We are in some seedy part of town. I promise sex for everyone, with all. The orgy is a sticky, sweaty pile of writhing bodies, with me at the centre. I do filthy things and have worse done to me. My body feels empty, spent. My mind is still distracted, just about keeping the guilt at bay. Someone suggests moving on somewhere classier, where the prostitutes don’t have quite so many scars. The proposal is met with an agreeable chorus from the intoxicated crowd around me, and I obviously agree. To me, it doesn’t matter. I just need to keep my mind focused on other things and avoid my real feelings.

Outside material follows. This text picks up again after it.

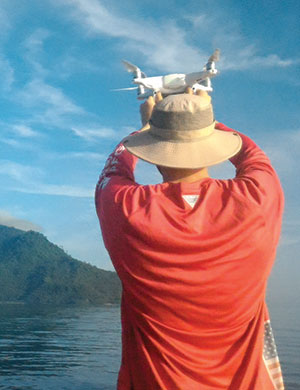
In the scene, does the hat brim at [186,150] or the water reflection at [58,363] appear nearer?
the hat brim at [186,150]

The dirty little manager is suddenly at my side. She was hospitable when we arrived, nothing was too much trouble. Now, some hours, or maybe days later, she has a very different expression on her badly made-up face. Like someone who doesn’t want to invite you to their birthday party but had, and now they want their present. She presents the bill, which is less like a receipt than a tomb that would have rivalled the Magna Carta. It doesn’t bother me. I can afford it. Or so I think.

My first card is declined, and then the others too. I try different pin numbers, mental prompts, but nothing works. I can’t settle my debt. Which isn’t a problem as far as I am concerned. I am the God of Trickery. The Great Trickster. There’s no situation I cannot talk myself out of. No scam I can’t pull. Slipping past a bill won’t even see me get out of first gear. I can do it in my sleep. I open my mouth but suddenly find myself bereft of words. I’m not just talking about struggling to put together a lie. I am simply at a loss for what to do. My mind goes blank, and as I struggle to know what to say, it occurs to me that I don’t even have it in me to liberate candy from a baby. I have become devoid of something that is so essential to me. I no longer know how to trick others.

In a pure panic, with the increasingly angry glare of the horrible little manager bearing down on me, I look for my friends, the ones I’d partied with for so long, done so much with. But there is no sign of them. They have disappeared as if into thin air. I am alone and in trouble. It is with some delight that my awkward little host tells me she’ll settle the situation with my watch. The bill is high but not a touch on the cost of the timepiece. Yet I hawk it to get myself out of trouble.

I leave in despair. My head hangs low, an emptiness consuming the pit of my stomach. Not only have I become a killer, but I am also no longer the person I was before all this happened. I can’t do what I had been born to, what had come so naturally to me all my immortal life. I have lost my very essence, my purpose. I am a washed-up god with no powers. The Great Nothing. A failure. And I don’t know how to fix myself.